How does CAGR work?

To measure your annual growth, often the CAGR calculation method is getting used. But how does it exactly works? CAGR stands for Compound Annual Growth Rate. This calculates the average compounded return over a specific period. For example, to see what return is needed on average per year to arrive at a certain value.

Example

Suppose you invest $10,000 in stocks whose growth has been variable over the past four years:

Year Starting value Yield Ending value
1 $ 10.000 20% $ 12.000
2 $ 12.000 30% $ 15.600
3 $ 15.600 -40% $ 9.360
4 $ 9.360 5% $ 9.828

If you would take the average return by dividing it with each other, you would end up with a positive return of +3.75% per year. While you have made a loss on your ending value.

(20% + 30% − 40% + 5%) / 4 = 3.75%

Using CAGR will give you a more accurate picture of the average return. For example, with a CAGR calculation you will end up with a return of -0.43% per year.

(ending value / starting value) ^ (1 / number of years) - 1
($9,828 / $10,000) ^ (1 / 4) - 1 = -0.43%

Because the CAGR calculation includes compound growth, which means that the interest-on-interest effect has been included, the positive and negative years are better taken into account.

Absolute vs MWRR CAGR

Within PDT we have made it possible to choose how your return is calculated. This also affects the CAGR calculation. The absolute CAGR will be calculated as in the example above. But once the MWRR calculation has been set, we approach determining your final value differently. Your deposits are weighted over your investment period, which also affects your final value. Read more how your MWRR is calculated.

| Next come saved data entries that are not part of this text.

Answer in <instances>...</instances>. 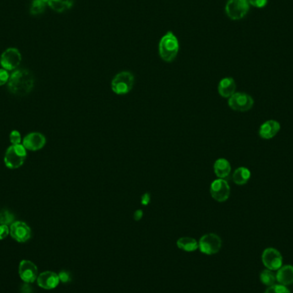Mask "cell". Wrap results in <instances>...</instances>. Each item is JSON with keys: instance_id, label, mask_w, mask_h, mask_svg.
I'll use <instances>...</instances> for the list:
<instances>
[{"instance_id": "7", "label": "cell", "mask_w": 293, "mask_h": 293, "mask_svg": "<svg viewBox=\"0 0 293 293\" xmlns=\"http://www.w3.org/2000/svg\"><path fill=\"white\" fill-rule=\"evenodd\" d=\"M249 2L247 0H228L225 6V13L231 20H240L249 12Z\"/></svg>"}, {"instance_id": "23", "label": "cell", "mask_w": 293, "mask_h": 293, "mask_svg": "<svg viewBox=\"0 0 293 293\" xmlns=\"http://www.w3.org/2000/svg\"><path fill=\"white\" fill-rule=\"evenodd\" d=\"M46 5V0H34L30 6V13L32 15L41 14L45 11Z\"/></svg>"}, {"instance_id": "25", "label": "cell", "mask_w": 293, "mask_h": 293, "mask_svg": "<svg viewBox=\"0 0 293 293\" xmlns=\"http://www.w3.org/2000/svg\"><path fill=\"white\" fill-rule=\"evenodd\" d=\"M265 293H290V290L285 285H280V284H274L271 285L266 290Z\"/></svg>"}, {"instance_id": "22", "label": "cell", "mask_w": 293, "mask_h": 293, "mask_svg": "<svg viewBox=\"0 0 293 293\" xmlns=\"http://www.w3.org/2000/svg\"><path fill=\"white\" fill-rule=\"evenodd\" d=\"M260 279H261L262 284L268 285V286L274 285V283L276 281V276L269 269L262 271L261 275H260Z\"/></svg>"}, {"instance_id": "21", "label": "cell", "mask_w": 293, "mask_h": 293, "mask_svg": "<svg viewBox=\"0 0 293 293\" xmlns=\"http://www.w3.org/2000/svg\"><path fill=\"white\" fill-rule=\"evenodd\" d=\"M47 5L50 8L52 9L54 12H66L69 9H71L73 6L74 0H46Z\"/></svg>"}, {"instance_id": "6", "label": "cell", "mask_w": 293, "mask_h": 293, "mask_svg": "<svg viewBox=\"0 0 293 293\" xmlns=\"http://www.w3.org/2000/svg\"><path fill=\"white\" fill-rule=\"evenodd\" d=\"M200 251L205 255H214L220 251L222 240L217 234L208 233L203 235L198 242Z\"/></svg>"}, {"instance_id": "18", "label": "cell", "mask_w": 293, "mask_h": 293, "mask_svg": "<svg viewBox=\"0 0 293 293\" xmlns=\"http://www.w3.org/2000/svg\"><path fill=\"white\" fill-rule=\"evenodd\" d=\"M276 280L280 285H289L293 284V266L286 265L279 268L276 274Z\"/></svg>"}, {"instance_id": "27", "label": "cell", "mask_w": 293, "mask_h": 293, "mask_svg": "<svg viewBox=\"0 0 293 293\" xmlns=\"http://www.w3.org/2000/svg\"><path fill=\"white\" fill-rule=\"evenodd\" d=\"M9 79H10V75H9L8 71H6L5 69H0V86L8 83Z\"/></svg>"}, {"instance_id": "20", "label": "cell", "mask_w": 293, "mask_h": 293, "mask_svg": "<svg viewBox=\"0 0 293 293\" xmlns=\"http://www.w3.org/2000/svg\"><path fill=\"white\" fill-rule=\"evenodd\" d=\"M251 177V172L248 168L239 167L234 171L232 174V180L238 185H244L247 184Z\"/></svg>"}, {"instance_id": "1", "label": "cell", "mask_w": 293, "mask_h": 293, "mask_svg": "<svg viewBox=\"0 0 293 293\" xmlns=\"http://www.w3.org/2000/svg\"><path fill=\"white\" fill-rule=\"evenodd\" d=\"M34 87V77L29 70L21 69L10 76L9 91L16 96L23 97L31 93Z\"/></svg>"}, {"instance_id": "15", "label": "cell", "mask_w": 293, "mask_h": 293, "mask_svg": "<svg viewBox=\"0 0 293 293\" xmlns=\"http://www.w3.org/2000/svg\"><path fill=\"white\" fill-rule=\"evenodd\" d=\"M280 131V124L276 120H268L263 123L259 130V136L262 139L269 140L275 137Z\"/></svg>"}, {"instance_id": "11", "label": "cell", "mask_w": 293, "mask_h": 293, "mask_svg": "<svg viewBox=\"0 0 293 293\" xmlns=\"http://www.w3.org/2000/svg\"><path fill=\"white\" fill-rule=\"evenodd\" d=\"M10 234L19 243H25L31 238V229L25 222L14 221L10 226Z\"/></svg>"}, {"instance_id": "12", "label": "cell", "mask_w": 293, "mask_h": 293, "mask_svg": "<svg viewBox=\"0 0 293 293\" xmlns=\"http://www.w3.org/2000/svg\"><path fill=\"white\" fill-rule=\"evenodd\" d=\"M19 275L27 284L35 281L39 276L36 265L28 260H23L19 265Z\"/></svg>"}, {"instance_id": "29", "label": "cell", "mask_w": 293, "mask_h": 293, "mask_svg": "<svg viewBox=\"0 0 293 293\" xmlns=\"http://www.w3.org/2000/svg\"><path fill=\"white\" fill-rule=\"evenodd\" d=\"M10 233V228L8 225H0V240H3Z\"/></svg>"}, {"instance_id": "16", "label": "cell", "mask_w": 293, "mask_h": 293, "mask_svg": "<svg viewBox=\"0 0 293 293\" xmlns=\"http://www.w3.org/2000/svg\"><path fill=\"white\" fill-rule=\"evenodd\" d=\"M236 83L231 77H225L220 80L218 85V92L223 98H230L236 93Z\"/></svg>"}, {"instance_id": "19", "label": "cell", "mask_w": 293, "mask_h": 293, "mask_svg": "<svg viewBox=\"0 0 293 293\" xmlns=\"http://www.w3.org/2000/svg\"><path fill=\"white\" fill-rule=\"evenodd\" d=\"M177 246L180 250L186 251V252H192V251H197L199 248L198 242L196 239L190 237H183L180 238L177 241Z\"/></svg>"}, {"instance_id": "24", "label": "cell", "mask_w": 293, "mask_h": 293, "mask_svg": "<svg viewBox=\"0 0 293 293\" xmlns=\"http://www.w3.org/2000/svg\"><path fill=\"white\" fill-rule=\"evenodd\" d=\"M14 219V214L10 211L6 209L0 211V225H11Z\"/></svg>"}, {"instance_id": "14", "label": "cell", "mask_w": 293, "mask_h": 293, "mask_svg": "<svg viewBox=\"0 0 293 293\" xmlns=\"http://www.w3.org/2000/svg\"><path fill=\"white\" fill-rule=\"evenodd\" d=\"M60 282L58 274L54 272H51V271L43 272L37 278V283L39 286L43 289H46V290L54 289L58 285Z\"/></svg>"}, {"instance_id": "4", "label": "cell", "mask_w": 293, "mask_h": 293, "mask_svg": "<svg viewBox=\"0 0 293 293\" xmlns=\"http://www.w3.org/2000/svg\"><path fill=\"white\" fill-rule=\"evenodd\" d=\"M27 157L26 148L22 144L9 147L5 154V164L10 169L21 167Z\"/></svg>"}, {"instance_id": "3", "label": "cell", "mask_w": 293, "mask_h": 293, "mask_svg": "<svg viewBox=\"0 0 293 293\" xmlns=\"http://www.w3.org/2000/svg\"><path fill=\"white\" fill-rule=\"evenodd\" d=\"M135 77L130 72L118 73L111 81V88L114 94L125 95L131 91L134 86Z\"/></svg>"}, {"instance_id": "9", "label": "cell", "mask_w": 293, "mask_h": 293, "mask_svg": "<svg viewBox=\"0 0 293 293\" xmlns=\"http://www.w3.org/2000/svg\"><path fill=\"white\" fill-rule=\"evenodd\" d=\"M22 61V55L17 48H8L0 57V65L6 71H13L19 66Z\"/></svg>"}, {"instance_id": "30", "label": "cell", "mask_w": 293, "mask_h": 293, "mask_svg": "<svg viewBox=\"0 0 293 293\" xmlns=\"http://www.w3.org/2000/svg\"><path fill=\"white\" fill-rule=\"evenodd\" d=\"M267 2H268V0H249V3L255 7H257V8L264 7Z\"/></svg>"}, {"instance_id": "5", "label": "cell", "mask_w": 293, "mask_h": 293, "mask_svg": "<svg viewBox=\"0 0 293 293\" xmlns=\"http://www.w3.org/2000/svg\"><path fill=\"white\" fill-rule=\"evenodd\" d=\"M228 105L233 111L245 112L253 107V98L250 94L242 92L235 93L228 99Z\"/></svg>"}, {"instance_id": "10", "label": "cell", "mask_w": 293, "mask_h": 293, "mask_svg": "<svg viewBox=\"0 0 293 293\" xmlns=\"http://www.w3.org/2000/svg\"><path fill=\"white\" fill-rule=\"evenodd\" d=\"M262 259L265 267L269 270H279L282 267L281 254L273 248L266 249L262 253Z\"/></svg>"}, {"instance_id": "32", "label": "cell", "mask_w": 293, "mask_h": 293, "mask_svg": "<svg viewBox=\"0 0 293 293\" xmlns=\"http://www.w3.org/2000/svg\"><path fill=\"white\" fill-rule=\"evenodd\" d=\"M143 211L142 209H137V210L135 211L134 214H133V218H134L136 221H139V220L143 219Z\"/></svg>"}, {"instance_id": "13", "label": "cell", "mask_w": 293, "mask_h": 293, "mask_svg": "<svg viewBox=\"0 0 293 293\" xmlns=\"http://www.w3.org/2000/svg\"><path fill=\"white\" fill-rule=\"evenodd\" d=\"M46 139L44 135L39 132H32L27 135L23 140V145L26 149L38 151L46 145Z\"/></svg>"}, {"instance_id": "28", "label": "cell", "mask_w": 293, "mask_h": 293, "mask_svg": "<svg viewBox=\"0 0 293 293\" xmlns=\"http://www.w3.org/2000/svg\"><path fill=\"white\" fill-rule=\"evenodd\" d=\"M58 278H60V281L63 282V283H68L72 279V275L67 271H62L58 274Z\"/></svg>"}, {"instance_id": "2", "label": "cell", "mask_w": 293, "mask_h": 293, "mask_svg": "<svg viewBox=\"0 0 293 293\" xmlns=\"http://www.w3.org/2000/svg\"><path fill=\"white\" fill-rule=\"evenodd\" d=\"M180 51V43L173 33L168 32L159 43V54L165 62L170 63L176 58Z\"/></svg>"}, {"instance_id": "8", "label": "cell", "mask_w": 293, "mask_h": 293, "mask_svg": "<svg viewBox=\"0 0 293 293\" xmlns=\"http://www.w3.org/2000/svg\"><path fill=\"white\" fill-rule=\"evenodd\" d=\"M230 185L225 180L218 179L210 185V195L218 202H225L230 197Z\"/></svg>"}, {"instance_id": "26", "label": "cell", "mask_w": 293, "mask_h": 293, "mask_svg": "<svg viewBox=\"0 0 293 293\" xmlns=\"http://www.w3.org/2000/svg\"><path fill=\"white\" fill-rule=\"evenodd\" d=\"M10 141H11L12 145H18V144H21V142H22V137H21V134L19 133V131H12V133L10 135Z\"/></svg>"}, {"instance_id": "31", "label": "cell", "mask_w": 293, "mask_h": 293, "mask_svg": "<svg viewBox=\"0 0 293 293\" xmlns=\"http://www.w3.org/2000/svg\"><path fill=\"white\" fill-rule=\"evenodd\" d=\"M151 202V195L149 193H144L141 197V203L142 205L148 206Z\"/></svg>"}, {"instance_id": "17", "label": "cell", "mask_w": 293, "mask_h": 293, "mask_svg": "<svg viewBox=\"0 0 293 293\" xmlns=\"http://www.w3.org/2000/svg\"><path fill=\"white\" fill-rule=\"evenodd\" d=\"M231 171L230 164L227 159L219 158L214 164V171L218 179L225 180L229 177Z\"/></svg>"}]
</instances>
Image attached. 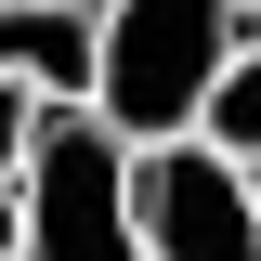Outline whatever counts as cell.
Returning a JSON list of instances; mask_svg holds the SVG:
<instances>
[{
  "mask_svg": "<svg viewBox=\"0 0 261 261\" xmlns=\"http://www.w3.org/2000/svg\"><path fill=\"white\" fill-rule=\"evenodd\" d=\"M130 222L144 261H261V170L209 130L130 144Z\"/></svg>",
  "mask_w": 261,
  "mask_h": 261,
  "instance_id": "obj_3",
  "label": "cell"
},
{
  "mask_svg": "<svg viewBox=\"0 0 261 261\" xmlns=\"http://www.w3.org/2000/svg\"><path fill=\"white\" fill-rule=\"evenodd\" d=\"M39 130H53V105H39L27 79H0V183H27V157H39Z\"/></svg>",
  "mask_w": 261,
  "mask_h": 261,
  "instance_id": "obj_6",
  "label": "cell"
},
{
  "mask_svg": "<svg viewBox=\"0 0 261 261\" xmlns=\"http://www.w3.org/2000/svg\"><path fill=\"white\" fill-rule=\"evenodd\" d=\"M235 39H248V0H105V79L92 118L118 144H170V130H209Z\"/></svg>",
  "mask_w": 261,
  "mask_h": 261,
  "instance_id": "obj_1",
  "label": "cell"
},
{
  "mask_svg": "<svg viewBox=\"0 0 261 261\" xmlns=\"http://www.w3.org/2000/svg\"><path fill=\"white\" fill-rule=\"evenodd\" d=\"M0 79L39 105H92L105 79V0H0Z\"/></svg>",
  "mask_w": 261,
  "mask_h": 261,
  "instance_id": "obj_4",
  "label": "cell"
},
{
  "mask_svg": "<svg viewBox=\"0 0 261 261\" xmlns=\"http://www.w3.org/2000/svg\"><path fill=\"white\" fill-rule=\"evenodd\" d=\"M0 261H27V196L0 183Z\"/></svg>",
  "mask_w": 261,
  "mask_h": 261,
  "instance_id": "obj_7",
  "label": "cell"
},
{
  "mask_svg": "<svg viewBox=\"0 0 261 261\" xmlns=\"http://www.w3.org/2000/svg\"><path fill=\"white\" fill-rule=\"evenodd\" d=\"M27 261H144V222H130V144L92 118V105H53L27 157Z\"/></svg>",
  "mask_w": 261,
  "mask_h": 261,
  "instance_id": "obj_2",
  "label": "cell"
},
{
  "mask_svg": "<svg viewBox=\"0 0 261 261\" xmlns=\"http://www.w3.org/2000/svg\"><path fill=\"white\" fill-rule=\"evenodd\" d=\"M209 144H235V157L261 170V13H248V39H235L222 92H209Z\"/></svg>",
  "mask_w": 261,
  "mask_h": 261,
  "instance_id": "obj_5",
  "label": "cell"
},
{
  "mask_svg": "<svg viewBox=\"0 0 261 261\" xmlns=\"http://www.w3.org/2000/svg\"><path fill=\"white\" fill-rule=\"evenodd\" d=\"M248 13H261V0H248Z\"/></svg>",
  "mask_w": 261,
  "mask_h": 261,
  "instance_id": "obj_8",
  "label": "cell"
}]
</instances>
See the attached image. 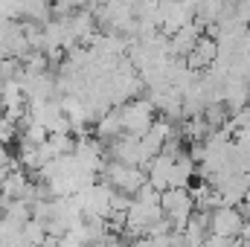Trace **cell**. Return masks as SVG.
I'll list each match as a JSON object with an SVG mask.
<instances>
[{
	"instance_id": "8",
	"label": "cell",
	"mask_w": 250,
	"mask_h": 247,
	"mask_svg": "<svg viewBox=\"0 0 250 247\" xmlns=\"http://www.w3.org/2000/svg\"><path fill=\"white\" fill-rule=\"evenodd\" d=\"M236 12V6L230 3V0H198V6H195V21H201V23H207V26H215V23H221L227 15H233Z\"/></svg>"
},
{
	"instance_id": "11",
	"label": "cell",
	"mask_w": 250,
	"mask_h": 247,
	"mask_svg": "<svg viewBox=\"0 0 250 247\" xmlns=\"http://www.w3.org/2000/svg\"><path fill=\"white\" fill-rule=\"evenodd\" d=\"M15 140H21V123L12 120L9 114H0V145H12Z\"/></svg>"
},
{
	"instance_id": "2",
	"label": "cell",
	"mask_w": 250,
	"mask_h": 247,
	"mask_svg": "<svg viewBox=\"0 0 250 247\" xmlns=\"http://www.w3.org/2000/svg\"><path fill=\"white\" fill-rule=\"evenodd\" d=\"M102 178L114 186L117 192H125V195H131V198L148 184V172H146L143 166H128V163H117V160H108Z\"/></svg>"
},
{
	"instance_id": "7",
	"label": "cell",
	"mask_w": 250,
	"mask_h": 247,
	"mask_svg": "<svg viewBox=\"0 0 250 247\" xmlns=\"http://www.w3.org/2000/svg\"><path fill=\"white\" fill-rule=\"evenodd\" d=\"M218 59V41L215 38H209L207 32L198 38V44H195V50L187 56V64L189 70H195V73H204V70H209L212 64Z\"/></svg>"
},
{
	"instance_id": "10",
	"label": "cell",
	"mask_w": 250,
	"mask_h": 247,
	"mask_svg": "<svg viewBox=\"0 0 250 247\" xmlns=\"http://www.w3.org/2000/svg\"><path fill=\"white\" fill-rule=\"evenodd\" d=\"M125 128H123V117H120V108H111L108 114H102L99 120H96V137L99 140H117V137H123Z\"/></svg>"
},
{
	"instance_id": "1",
	"label": "cell",
	"mask_w": 250,
	"mask_h": 247,
	"mask_svg": "<svg viewBox=\"0 0 250 247\" xmlns=\"http://www.w3.org/2000/svg\"><path fill=\"white\" fill-rule=\"evenodd\" d=\"M160 206H163V215L172 221V227L181 233L187 227V221L195 212V198H192V189L187 186H169L160 192Z\"/></svg>"
},
{
	"instance_id": "6",
	"label": "cell",
	"mask_w": 250,
	"mask_h": 247,
	"mask_svg": "<svg viewBox=\"0 0 250 247\" xmlns=\"http://www.w3.org/2000/svg\"><path fill=\"white\" fill-rule=\"evenodd\" d=\"M201 35H204V23H201V21H192L187 26H181L175 35H169V56L187 59L189 53L195 50V44H198Z\"/></svg>"
},
{
	"instance_id": "5",
	"label": "cell",
	"mask_w": 250,
	"mask_h": 247,
	"mask_svg": "<svg viewBox=\"0 0 250 247\" xmlns=\"http://www.w3.org/2000/svg\"><path fill=\"white\" fill-rule=\"evenodd\" d=\"M108 157L117 160V163H128V166H143V169H148V163H151L143 154L140 137H134V134H123V137L111 140L108 143Z\"/></svg>"
},
{
	"instance_id": "3",
	"label": "cell",
	"mask_w": 250,
	"mask_h": 247,
	"mask_svg": "<svg viewBox=\"0 0 250 247\" xmlns=\"http://www.w3.org/2000/svg\"><path fill=\"white\" fill-rule=\"evenodd\" d=\"M120 117H123L125 134L143 137L157 120V108L151 105V99H131V102L120 105Z\"/></svg>"
},
{
	"instance_id": "9",
	"label": "cell",
	"mask_w": 250,
	"mask_h": 247,
	"mask_svg": "<svg viewBox=\"0 0 250 247\" xmlns=\"http://www.w3.org/2000/svg\"><path fill=\"white\" fill-rule=\"evenodd\" d=\"M148 184L154 186V189H169L172 186V172H175V157L172 154H166V151H160L157 157H151V163H148Z\"/></svg>"
},
{
	"instance_id": "4",
	"label": "cell",
	"mask_w": 250,
	"mask_h": 247,
	"mask_svg": "<svg viewBox=\"0 0 250 247\" xmlns=\"http://www.w3.org/2000/svg\"><path fill=\"white\" fill-rule=\"evenodd\" d=\"M242 230H245V215L239 206H215L209 212V233L212 236H221V239H242Z\"/></svg>"
}]
</instances>
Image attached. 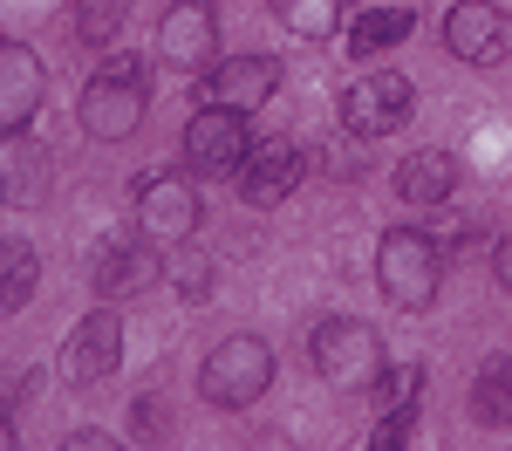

MWRR CAGR = (Total MWRR) ^ (1 / number of years) - 1
Absolute CAGR = (Absolute MWRR) ^ (1 / number of years) - 1

When do you use CAGR?

If you invest for more than a year, it could be useful to view the CAGR of your portfolio. For example, if you invest for 6 years and you have a total return of 103%, leave that much to your imagination. Maybe a CAGR of 9.38% gives you more insights. So you can compare it as well to (the long-term average of) the market or other shared portfolios.